# What to do:
Please filter the entries and return only the lines that include "setup".

# Saved data entries:
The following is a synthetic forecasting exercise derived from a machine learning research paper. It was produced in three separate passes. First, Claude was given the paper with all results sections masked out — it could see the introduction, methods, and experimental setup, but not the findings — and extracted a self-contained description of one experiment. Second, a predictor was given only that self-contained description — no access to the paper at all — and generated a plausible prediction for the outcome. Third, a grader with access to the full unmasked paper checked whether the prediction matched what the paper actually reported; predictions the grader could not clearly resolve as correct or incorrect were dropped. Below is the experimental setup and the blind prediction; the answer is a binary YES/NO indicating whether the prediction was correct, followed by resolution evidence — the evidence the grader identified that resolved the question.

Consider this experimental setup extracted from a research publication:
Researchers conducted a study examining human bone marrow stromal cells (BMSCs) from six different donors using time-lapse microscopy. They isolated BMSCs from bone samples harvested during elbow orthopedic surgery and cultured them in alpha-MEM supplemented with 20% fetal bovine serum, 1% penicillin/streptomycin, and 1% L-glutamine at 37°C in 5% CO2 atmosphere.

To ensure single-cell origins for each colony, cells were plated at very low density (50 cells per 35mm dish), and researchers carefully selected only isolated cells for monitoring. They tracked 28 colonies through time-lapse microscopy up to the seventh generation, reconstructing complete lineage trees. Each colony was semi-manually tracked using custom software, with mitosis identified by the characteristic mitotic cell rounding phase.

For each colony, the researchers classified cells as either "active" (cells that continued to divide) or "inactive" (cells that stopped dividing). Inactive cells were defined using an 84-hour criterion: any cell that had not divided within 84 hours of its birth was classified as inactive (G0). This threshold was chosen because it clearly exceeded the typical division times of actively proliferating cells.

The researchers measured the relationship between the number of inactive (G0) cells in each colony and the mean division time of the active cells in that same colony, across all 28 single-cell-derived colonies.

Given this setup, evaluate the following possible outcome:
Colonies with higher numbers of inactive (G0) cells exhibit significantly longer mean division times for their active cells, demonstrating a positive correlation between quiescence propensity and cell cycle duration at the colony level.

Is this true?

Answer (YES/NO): YES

# Completed exercise:
The following is a synthetic forecasting exercise derived from a machine learning research paper. It was produced in three separate passes. First, Claude was given the paper with all results sections masked out — it could see the introduction, methods, and experimental setup, but not the findings — and extracted a self-contained description of one experiment. Second, a predictor was given only that self-contained description — no access to the paper at all — and generated a plausible prediction for the outcome. Third, a grader with access to the full unmasked paper checked whether the prediction matched what the paper actually reported; predictions the grader could not clearly resolve as correct or incorrect were dropped. Below is the experimental setup and the blind prediction; the answer is a binary YES/NO indicating whether the prediction was correct, followed by resolution evidence — the evidence the grader identified that resolved the question.
Consider this experimental setup extracted from a research publication:
Given this setup, evaluate the following possible outcome:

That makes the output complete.